__Passage for review__:
::::::::::
April 27th, 2011 by Oman Views




WASHINGTON – The Obama administration plans to give the Libyan opposition $25 million in non-lethal assistance in what will be the first direct U.S. aid to the rebels after weeks of assessing their capabilities and intentions, officials said Wednesday.

Amid a debate over whether to offer the rebels broader assistance, including cash and possibly weapons and ammunition, the administration has informed Congress that President Barack Obama intends to use his so-called “drawdown authority” to give the opposition up to $25 million in surplus American goods to help protect civilians in rebel-held areas threatened by Libyan leader Moammar Gadhafi’s forces, the officials said.

Congress was notified in writing of the plan late last week and was briefed in greater detail on Tuesday by Gene Cretz, the U.S. ambassador to Libya, the officials said.

Initially, the administration had proposed supplying the rebels with vehicles and portable fuel storage tanks but those items were dropped from the list of potential aid on Wednesday after concerns were expressed that those could be converted into offensive military assets, the officials said.

The list is still being revised but now covers items such as medical supplies, uniforms, boots, tents, personal protective gear, radios and Halal meals, the officials said. Most of the items are expected to come from Pentagon stocks, they said.

“There is an urgency in providing these commodities,” the State Department said in a notice sent last Friday to lawmakers and obtained by The Associated Press.
::::::::::
__Record excerpts__:
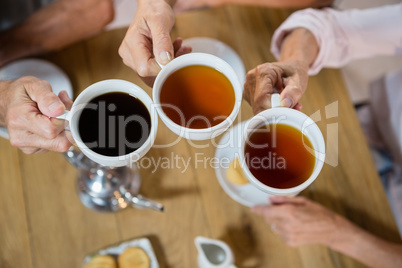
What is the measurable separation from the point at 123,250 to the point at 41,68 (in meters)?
::::::::::
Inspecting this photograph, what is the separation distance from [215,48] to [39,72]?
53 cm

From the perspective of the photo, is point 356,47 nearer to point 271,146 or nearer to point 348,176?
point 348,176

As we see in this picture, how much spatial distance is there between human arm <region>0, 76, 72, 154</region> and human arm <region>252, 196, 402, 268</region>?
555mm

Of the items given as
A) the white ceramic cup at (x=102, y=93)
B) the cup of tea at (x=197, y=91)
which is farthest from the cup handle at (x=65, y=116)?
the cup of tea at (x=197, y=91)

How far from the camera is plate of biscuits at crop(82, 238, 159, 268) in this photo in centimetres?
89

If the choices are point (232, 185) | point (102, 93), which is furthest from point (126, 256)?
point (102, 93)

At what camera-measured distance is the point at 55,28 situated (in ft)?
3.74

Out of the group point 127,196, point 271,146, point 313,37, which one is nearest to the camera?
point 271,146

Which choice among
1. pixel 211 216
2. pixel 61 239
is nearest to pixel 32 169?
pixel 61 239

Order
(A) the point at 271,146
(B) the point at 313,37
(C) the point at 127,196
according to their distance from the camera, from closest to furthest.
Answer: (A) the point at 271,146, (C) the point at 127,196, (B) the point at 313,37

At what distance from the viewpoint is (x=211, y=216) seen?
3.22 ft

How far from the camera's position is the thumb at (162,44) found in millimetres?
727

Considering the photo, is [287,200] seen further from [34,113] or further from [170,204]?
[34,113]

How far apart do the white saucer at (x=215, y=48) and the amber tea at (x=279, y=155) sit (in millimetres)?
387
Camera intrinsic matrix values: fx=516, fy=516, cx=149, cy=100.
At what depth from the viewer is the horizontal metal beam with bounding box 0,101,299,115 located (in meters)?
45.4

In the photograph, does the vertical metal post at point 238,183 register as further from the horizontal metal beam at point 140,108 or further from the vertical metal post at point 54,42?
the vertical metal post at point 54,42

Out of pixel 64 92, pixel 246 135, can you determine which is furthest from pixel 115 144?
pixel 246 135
::::::::::
__What the task requires__: Extend the news report on U.S. aid to the Libyan rebels, picking up after its final sentence. The listing comes from a separate source.

__Output__:
The assistance will be sent through groups such as the Transitional National Council, an opposition umbrella organization based in the port city of Benghazi, the officials said.

The move comes as U.S. allies step up their aid to the rebels, with Britain, France and Italy sending military advisers amid calls for the U.S. to offer direct assistance outside its participation in NATO military operations. France and Italy have both recognized the Transitional National Council as Libya’s legitimate government, something the U.S. has yet to do.

White House press secretary Jay Carney said Wednesday that Obama was aware of the allies’ decision to send in advisers “and hopes – believes – that it will help the opposition. But it does not at all change the president’s policy on no boots on the ground for American troops.”

There has been much debate over whether to supply the rebels with weapons and the officials said that option remains on the table.

The officials said the non-lethal assistance would be monitored to ensure it is used properly, although they noted that the items to be sent present a low risk of misuse.